When you were first online, did you ever create alternate identities?

Oh of course. I catfished people when I was like a 12-year-old! Not out of malice, I was really insecure and terrified I wasn't pretty enough and I was rejected pretty constantly for one reason or another so it seemed like the only way I would be given love at the time. The internet is a breeding ground for constant invention. I have a lot of sympathy for my younger self, even if she embarrasses me. I learned a lot, and I owe myself to my embarrassments. I don't think there's anything really wrong with editorializing your life.... to an extent, of course. (No Dolezals ever, please.) But all of me is real, even the performed parts. I don't think I owe internet strangers the whole or entire truth about myself. The internet is a very entitled monster. I regret writing under my real name quite often, actually. People think they know you because they've read 800 words.

What's the most important thing you've learned from the internet?

Anger is an energy / Time is a flat circle / the human capacity for evil is infinite / you can find your girls wherever you go / kindness can win sometimes, if you're lucky.

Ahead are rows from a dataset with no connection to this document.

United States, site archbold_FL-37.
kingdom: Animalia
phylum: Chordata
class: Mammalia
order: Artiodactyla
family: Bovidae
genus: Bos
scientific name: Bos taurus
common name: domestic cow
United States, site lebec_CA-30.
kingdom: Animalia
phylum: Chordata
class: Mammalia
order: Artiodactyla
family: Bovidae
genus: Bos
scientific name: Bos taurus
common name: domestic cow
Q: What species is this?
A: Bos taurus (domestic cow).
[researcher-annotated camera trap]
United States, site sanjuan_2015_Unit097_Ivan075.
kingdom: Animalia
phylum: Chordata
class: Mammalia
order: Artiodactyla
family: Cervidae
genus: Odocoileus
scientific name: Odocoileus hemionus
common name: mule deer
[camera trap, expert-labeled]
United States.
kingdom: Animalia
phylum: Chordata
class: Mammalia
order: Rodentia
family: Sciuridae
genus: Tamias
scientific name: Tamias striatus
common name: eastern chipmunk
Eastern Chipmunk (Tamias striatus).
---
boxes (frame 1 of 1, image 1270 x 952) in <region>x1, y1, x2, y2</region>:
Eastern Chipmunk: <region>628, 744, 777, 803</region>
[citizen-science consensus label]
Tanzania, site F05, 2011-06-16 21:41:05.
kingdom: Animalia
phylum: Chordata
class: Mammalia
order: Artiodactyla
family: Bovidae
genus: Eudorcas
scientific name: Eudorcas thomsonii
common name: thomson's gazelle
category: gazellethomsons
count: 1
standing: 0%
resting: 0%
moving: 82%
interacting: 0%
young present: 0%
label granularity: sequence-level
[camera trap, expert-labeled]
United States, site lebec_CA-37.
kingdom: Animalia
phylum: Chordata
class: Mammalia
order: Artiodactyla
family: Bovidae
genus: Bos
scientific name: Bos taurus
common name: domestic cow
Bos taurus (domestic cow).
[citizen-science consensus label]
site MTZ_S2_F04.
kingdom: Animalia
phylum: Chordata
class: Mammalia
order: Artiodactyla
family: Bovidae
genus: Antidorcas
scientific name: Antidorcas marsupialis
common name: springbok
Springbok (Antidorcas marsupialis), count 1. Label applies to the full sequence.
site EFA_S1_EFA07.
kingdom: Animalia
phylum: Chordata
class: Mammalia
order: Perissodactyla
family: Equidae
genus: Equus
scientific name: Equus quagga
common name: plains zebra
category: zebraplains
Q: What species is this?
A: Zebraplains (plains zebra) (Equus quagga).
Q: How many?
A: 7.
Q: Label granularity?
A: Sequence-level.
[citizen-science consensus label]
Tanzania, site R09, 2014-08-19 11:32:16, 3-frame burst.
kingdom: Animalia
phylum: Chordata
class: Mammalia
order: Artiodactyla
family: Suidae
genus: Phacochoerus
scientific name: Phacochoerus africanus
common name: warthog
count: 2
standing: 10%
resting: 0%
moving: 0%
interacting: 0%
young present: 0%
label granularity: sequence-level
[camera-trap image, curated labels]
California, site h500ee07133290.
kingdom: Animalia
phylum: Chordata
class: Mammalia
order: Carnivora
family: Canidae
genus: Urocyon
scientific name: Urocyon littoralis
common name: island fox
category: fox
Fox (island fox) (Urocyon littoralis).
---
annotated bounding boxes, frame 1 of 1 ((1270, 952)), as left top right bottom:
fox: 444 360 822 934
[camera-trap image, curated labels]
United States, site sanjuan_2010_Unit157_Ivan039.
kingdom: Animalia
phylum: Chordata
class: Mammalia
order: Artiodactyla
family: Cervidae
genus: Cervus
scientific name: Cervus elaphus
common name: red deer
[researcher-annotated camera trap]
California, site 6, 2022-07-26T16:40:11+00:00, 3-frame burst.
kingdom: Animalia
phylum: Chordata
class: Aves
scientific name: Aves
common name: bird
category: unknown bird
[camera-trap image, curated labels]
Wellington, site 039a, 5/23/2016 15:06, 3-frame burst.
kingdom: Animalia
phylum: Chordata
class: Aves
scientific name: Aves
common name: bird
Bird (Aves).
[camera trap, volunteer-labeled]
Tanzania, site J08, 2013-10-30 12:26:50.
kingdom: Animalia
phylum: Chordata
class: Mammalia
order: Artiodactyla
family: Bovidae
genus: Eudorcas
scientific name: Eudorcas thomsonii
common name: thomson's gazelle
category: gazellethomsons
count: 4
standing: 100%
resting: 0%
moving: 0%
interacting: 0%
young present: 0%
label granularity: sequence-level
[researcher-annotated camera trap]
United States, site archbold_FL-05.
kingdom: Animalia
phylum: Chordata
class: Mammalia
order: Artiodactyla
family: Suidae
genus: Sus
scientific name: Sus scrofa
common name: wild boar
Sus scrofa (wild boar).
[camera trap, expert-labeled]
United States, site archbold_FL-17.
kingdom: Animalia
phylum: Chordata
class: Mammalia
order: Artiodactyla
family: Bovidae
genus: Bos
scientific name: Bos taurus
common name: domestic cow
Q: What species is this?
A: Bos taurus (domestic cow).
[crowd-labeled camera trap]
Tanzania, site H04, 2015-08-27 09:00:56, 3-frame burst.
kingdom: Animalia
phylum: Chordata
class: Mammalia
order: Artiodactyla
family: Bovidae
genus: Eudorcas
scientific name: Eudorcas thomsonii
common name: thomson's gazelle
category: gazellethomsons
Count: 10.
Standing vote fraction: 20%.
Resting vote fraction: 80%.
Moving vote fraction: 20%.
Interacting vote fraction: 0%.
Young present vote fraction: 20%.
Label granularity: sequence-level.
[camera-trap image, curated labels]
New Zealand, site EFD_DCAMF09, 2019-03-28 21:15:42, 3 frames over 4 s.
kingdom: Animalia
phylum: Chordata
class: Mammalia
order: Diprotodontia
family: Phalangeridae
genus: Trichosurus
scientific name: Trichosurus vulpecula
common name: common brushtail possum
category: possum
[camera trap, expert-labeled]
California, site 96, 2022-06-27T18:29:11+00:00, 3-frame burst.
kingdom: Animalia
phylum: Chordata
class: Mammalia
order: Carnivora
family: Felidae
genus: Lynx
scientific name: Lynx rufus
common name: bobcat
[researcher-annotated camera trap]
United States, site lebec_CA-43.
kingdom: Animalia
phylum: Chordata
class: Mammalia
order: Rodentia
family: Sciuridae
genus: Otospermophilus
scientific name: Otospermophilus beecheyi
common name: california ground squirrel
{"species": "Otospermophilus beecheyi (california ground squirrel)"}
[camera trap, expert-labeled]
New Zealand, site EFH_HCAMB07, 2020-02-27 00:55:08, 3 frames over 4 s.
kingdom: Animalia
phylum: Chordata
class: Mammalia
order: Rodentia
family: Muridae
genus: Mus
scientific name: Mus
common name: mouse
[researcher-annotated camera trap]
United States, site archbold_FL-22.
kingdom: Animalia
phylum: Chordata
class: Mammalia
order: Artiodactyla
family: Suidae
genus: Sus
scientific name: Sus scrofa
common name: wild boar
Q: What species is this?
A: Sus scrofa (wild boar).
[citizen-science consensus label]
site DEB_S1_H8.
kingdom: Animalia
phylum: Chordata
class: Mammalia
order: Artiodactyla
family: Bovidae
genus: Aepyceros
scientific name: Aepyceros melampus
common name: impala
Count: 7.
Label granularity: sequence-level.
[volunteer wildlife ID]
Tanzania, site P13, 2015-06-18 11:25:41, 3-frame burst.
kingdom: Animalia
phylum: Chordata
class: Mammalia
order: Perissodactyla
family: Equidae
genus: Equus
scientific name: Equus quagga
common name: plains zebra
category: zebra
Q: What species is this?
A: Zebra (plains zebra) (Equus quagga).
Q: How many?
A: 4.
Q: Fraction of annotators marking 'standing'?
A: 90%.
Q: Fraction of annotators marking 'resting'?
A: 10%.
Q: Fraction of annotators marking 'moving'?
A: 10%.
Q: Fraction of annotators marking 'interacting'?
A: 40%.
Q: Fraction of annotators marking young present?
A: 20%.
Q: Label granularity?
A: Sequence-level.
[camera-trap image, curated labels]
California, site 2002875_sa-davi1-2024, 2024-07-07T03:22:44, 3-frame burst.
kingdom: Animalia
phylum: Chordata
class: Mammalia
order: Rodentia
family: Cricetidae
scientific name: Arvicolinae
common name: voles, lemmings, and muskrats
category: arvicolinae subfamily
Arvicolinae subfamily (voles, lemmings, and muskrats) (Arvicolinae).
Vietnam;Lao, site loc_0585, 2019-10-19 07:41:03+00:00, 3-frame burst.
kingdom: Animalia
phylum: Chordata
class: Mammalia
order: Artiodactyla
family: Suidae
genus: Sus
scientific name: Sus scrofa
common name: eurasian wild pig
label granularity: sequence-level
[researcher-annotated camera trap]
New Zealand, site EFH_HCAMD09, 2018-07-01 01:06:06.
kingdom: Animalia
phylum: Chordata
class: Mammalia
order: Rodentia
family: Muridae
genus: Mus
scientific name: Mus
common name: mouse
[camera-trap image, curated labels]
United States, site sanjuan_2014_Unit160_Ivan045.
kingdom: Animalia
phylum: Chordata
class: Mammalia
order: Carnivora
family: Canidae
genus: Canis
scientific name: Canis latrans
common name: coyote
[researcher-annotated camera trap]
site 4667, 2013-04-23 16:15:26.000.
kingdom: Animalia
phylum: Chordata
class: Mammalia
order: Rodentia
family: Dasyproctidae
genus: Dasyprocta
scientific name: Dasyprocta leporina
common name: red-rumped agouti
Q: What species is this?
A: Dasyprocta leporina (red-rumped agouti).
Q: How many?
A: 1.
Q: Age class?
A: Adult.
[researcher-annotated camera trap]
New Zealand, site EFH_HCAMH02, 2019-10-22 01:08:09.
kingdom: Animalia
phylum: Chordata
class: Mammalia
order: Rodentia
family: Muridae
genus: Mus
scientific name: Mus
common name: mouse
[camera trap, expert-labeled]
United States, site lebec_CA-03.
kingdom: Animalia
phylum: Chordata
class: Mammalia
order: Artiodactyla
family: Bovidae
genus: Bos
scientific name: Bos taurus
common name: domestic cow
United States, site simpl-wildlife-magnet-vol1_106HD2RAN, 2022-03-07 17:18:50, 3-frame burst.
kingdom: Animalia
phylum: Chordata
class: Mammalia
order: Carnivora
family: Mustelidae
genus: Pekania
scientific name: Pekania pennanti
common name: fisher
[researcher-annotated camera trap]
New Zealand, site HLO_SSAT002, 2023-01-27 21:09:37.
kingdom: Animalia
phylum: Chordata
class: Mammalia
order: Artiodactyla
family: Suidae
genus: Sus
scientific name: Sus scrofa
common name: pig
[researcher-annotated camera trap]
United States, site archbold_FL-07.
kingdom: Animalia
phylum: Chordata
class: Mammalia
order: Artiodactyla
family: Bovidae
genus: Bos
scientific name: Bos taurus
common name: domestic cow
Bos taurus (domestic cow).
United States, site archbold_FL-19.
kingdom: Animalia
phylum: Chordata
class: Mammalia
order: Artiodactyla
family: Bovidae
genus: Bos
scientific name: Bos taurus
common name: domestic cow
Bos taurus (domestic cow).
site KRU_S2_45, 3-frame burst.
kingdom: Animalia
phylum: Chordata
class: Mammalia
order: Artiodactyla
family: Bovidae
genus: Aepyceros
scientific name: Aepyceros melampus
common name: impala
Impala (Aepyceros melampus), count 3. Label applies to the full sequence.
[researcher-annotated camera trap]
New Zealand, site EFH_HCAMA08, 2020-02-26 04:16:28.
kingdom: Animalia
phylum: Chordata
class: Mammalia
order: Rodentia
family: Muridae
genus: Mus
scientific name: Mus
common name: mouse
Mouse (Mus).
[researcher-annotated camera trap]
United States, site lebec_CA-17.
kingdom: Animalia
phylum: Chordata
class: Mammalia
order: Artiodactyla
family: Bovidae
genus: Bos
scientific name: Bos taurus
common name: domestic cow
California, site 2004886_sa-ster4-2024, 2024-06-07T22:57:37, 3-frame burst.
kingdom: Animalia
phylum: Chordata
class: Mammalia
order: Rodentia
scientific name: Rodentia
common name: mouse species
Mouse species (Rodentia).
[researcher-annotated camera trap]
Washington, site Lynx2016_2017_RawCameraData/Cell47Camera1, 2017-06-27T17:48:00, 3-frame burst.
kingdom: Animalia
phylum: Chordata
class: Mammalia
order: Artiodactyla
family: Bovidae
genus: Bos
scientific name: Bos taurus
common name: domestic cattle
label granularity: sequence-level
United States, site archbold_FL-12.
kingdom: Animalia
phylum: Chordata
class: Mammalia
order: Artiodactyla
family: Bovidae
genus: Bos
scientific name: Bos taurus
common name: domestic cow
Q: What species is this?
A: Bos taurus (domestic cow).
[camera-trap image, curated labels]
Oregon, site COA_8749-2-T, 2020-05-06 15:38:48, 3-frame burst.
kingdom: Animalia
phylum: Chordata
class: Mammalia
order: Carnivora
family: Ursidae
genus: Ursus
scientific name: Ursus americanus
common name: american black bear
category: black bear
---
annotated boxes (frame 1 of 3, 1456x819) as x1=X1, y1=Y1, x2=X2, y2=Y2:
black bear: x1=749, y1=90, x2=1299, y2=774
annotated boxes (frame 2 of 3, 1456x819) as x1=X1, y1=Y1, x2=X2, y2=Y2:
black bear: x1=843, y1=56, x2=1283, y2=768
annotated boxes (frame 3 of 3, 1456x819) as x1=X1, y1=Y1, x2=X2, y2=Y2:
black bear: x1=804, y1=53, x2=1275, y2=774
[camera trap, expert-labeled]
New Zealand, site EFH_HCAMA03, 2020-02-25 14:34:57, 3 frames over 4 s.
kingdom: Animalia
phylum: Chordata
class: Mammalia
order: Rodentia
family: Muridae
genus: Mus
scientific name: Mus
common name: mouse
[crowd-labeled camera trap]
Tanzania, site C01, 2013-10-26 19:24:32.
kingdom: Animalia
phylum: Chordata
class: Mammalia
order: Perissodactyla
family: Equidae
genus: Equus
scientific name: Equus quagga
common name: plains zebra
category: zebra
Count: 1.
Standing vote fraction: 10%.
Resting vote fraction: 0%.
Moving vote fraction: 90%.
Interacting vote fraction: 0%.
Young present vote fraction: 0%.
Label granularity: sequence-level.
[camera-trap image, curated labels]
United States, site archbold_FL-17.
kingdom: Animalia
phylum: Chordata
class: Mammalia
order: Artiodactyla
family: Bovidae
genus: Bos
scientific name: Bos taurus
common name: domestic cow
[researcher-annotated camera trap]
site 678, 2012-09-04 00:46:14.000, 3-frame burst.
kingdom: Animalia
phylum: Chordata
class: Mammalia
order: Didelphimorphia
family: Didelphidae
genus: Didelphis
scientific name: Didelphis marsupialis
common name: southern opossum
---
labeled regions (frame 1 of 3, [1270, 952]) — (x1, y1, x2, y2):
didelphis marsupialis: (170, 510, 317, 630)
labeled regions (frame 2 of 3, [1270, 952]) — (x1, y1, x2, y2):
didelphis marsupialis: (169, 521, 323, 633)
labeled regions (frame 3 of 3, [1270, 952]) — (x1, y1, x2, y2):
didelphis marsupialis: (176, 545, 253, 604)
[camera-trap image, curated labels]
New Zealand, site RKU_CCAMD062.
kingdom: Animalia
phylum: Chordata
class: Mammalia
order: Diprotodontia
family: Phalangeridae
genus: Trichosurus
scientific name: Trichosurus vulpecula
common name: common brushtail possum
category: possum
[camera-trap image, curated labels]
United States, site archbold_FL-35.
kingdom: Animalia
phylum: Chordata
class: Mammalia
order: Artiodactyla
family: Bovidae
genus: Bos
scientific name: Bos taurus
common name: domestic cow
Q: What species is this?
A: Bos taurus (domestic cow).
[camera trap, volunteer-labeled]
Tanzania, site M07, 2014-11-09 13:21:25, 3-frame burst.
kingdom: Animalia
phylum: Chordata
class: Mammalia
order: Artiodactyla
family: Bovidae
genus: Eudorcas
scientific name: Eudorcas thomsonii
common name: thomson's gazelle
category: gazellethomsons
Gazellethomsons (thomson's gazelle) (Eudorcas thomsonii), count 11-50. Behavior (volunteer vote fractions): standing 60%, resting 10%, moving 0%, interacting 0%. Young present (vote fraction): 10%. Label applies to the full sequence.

Do you wish you had spent less time online when you were younger? Do you wish you spent less time on the internet now?

No / yes. I owe who I am to my endless time spent on the internet, and I love myself and am proud of what I've learned through it. I went to school, I am academically educated, but I'm self-taught in the things I care most about and make my living through -- I learned most of what I know about beauty and fashion, etc, through internet and publicly available resources. I'm grateful for that obsession I had when I was younger and the privilege I was given to be able to pursue these things to the very end.

But I mean of course it didn't come without consequences. My career has been media fodder, there are forums dedicated to hating and analyzing me and the people I love. I've had stalkers and hatemail and I met my rapist on the internet! The internet has ruined me in ways that if I had known, I would have never logged on in the first place. But I'm still glad I got sucked in to this garbage heap on most days -- isn't that strange and terrible? But you understand, I'm sure -- I owe everything to the internet, the good and bad parts. The good outweighs the bad, by far, by a million miles. I have learned to consume and experience it differently: less to share and prove myself, to validate myself and vie for space and power, and more to connect to the people I love and to remember what I want, the way I want to. I have a lot more secret spaces now -- portions of internet just for me. I think there's a luxury in not sharing everything. It is one of my greatest wishes to be more mysterious -- I'd like to be fog. Fog is terrifying.